Comments: Has probably cemented his place in the boiler house for the firsts next season – not because of his performance but because Foley likes him so much after this tour. Was the second most cultured on this tour – he drank a bottle of wine without 7up in it!! In no way Gay, the Trigger snake remained dormant no matter how much the boys played with it!!


Name: Robbie Coles
Sponsor: Doobies R Us & HM Customs and Excise
AKA: Nick Cotton, Jamal’s Bitch, Clifford
Comments: He’s massive!! Could often be found strutting his stuff on a dance floor or round a pole (or was she Czech?) He and Jamal were involved in the greatest love story ever told – I reckon that with the amount he eats, a few dinner dates with him Rob and you may end up the same size as him!! What was that Funny smell in his room
?!?!

Name: Alan Webb
Sponsor: Google
AKA: WWW. The Web, Webby
Comments: Webby was the tour encyclopaedia, anything you needed to know you just consulted the Web; unfortunately it got a virus on the final day and just crashed.
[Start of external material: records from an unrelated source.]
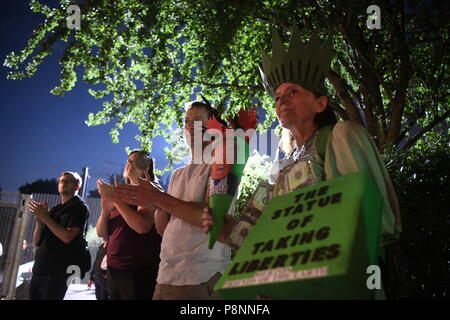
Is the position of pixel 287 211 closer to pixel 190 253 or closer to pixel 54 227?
pixel 190 253

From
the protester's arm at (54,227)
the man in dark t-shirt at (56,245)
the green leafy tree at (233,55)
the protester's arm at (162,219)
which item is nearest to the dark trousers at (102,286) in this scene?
the man in dark t-shirt at (56,245)

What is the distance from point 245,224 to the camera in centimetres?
158

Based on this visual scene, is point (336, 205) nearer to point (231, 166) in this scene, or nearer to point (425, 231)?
point (231, 166)

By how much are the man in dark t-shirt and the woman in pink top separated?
0.95m

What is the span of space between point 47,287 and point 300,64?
124 inches

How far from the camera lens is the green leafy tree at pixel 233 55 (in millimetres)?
6836

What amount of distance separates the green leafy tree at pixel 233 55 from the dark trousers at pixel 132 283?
4752 mm

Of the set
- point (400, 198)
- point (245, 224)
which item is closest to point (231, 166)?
point (245, 224)

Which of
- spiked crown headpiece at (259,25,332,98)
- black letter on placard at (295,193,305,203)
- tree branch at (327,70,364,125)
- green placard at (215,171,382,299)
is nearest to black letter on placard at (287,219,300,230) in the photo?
green placard at (215,171,382,299)

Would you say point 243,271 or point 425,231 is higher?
point 425,231

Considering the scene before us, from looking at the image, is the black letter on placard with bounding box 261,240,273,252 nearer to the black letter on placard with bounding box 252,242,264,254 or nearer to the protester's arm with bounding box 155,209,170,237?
the black letter on placard with bounding box 252,242,264,254

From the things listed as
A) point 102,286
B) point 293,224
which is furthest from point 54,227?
point 293,224

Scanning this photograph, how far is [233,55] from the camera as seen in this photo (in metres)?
9.61

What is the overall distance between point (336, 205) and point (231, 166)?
0.85 meters
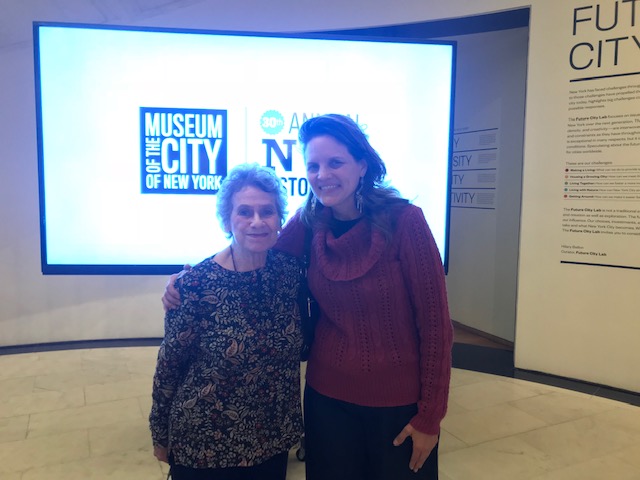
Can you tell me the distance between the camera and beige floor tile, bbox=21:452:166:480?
7.63 feet

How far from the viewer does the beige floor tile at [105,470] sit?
2326 mm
Started the tour by nicking a litter bin from a service station before going swimming in a night club’s water feature. Also decided he didn’t want to score a try, so after crossing the line put the ball down American football styley! Inexcusably ate a kebab with a knife & fork but did stick by Reggie when he got blown out by a warthog. Like his room mate the dirty bastard opted out of showering on this tour! 

Name: Rhys Nicholas
Sponsor: Sea World & The Thai Palace
AKA: Reggie, Ting Tongs Bitch, Ginger Alarm Clock
Comments: Developed a dolphin fetish, stunk more of piss than usual on the first night, early to bed the second night after getting stitched up in P’s & S’s, snogged every bird in Malta the next night (but apparently blowing kisses don’t count!)  Also got blown out by a Russian Bulldog licking piss off a thistle. Fell in love with a beautiful Thai called Ting Tong (….sorry Coach Foley I mean Peter!).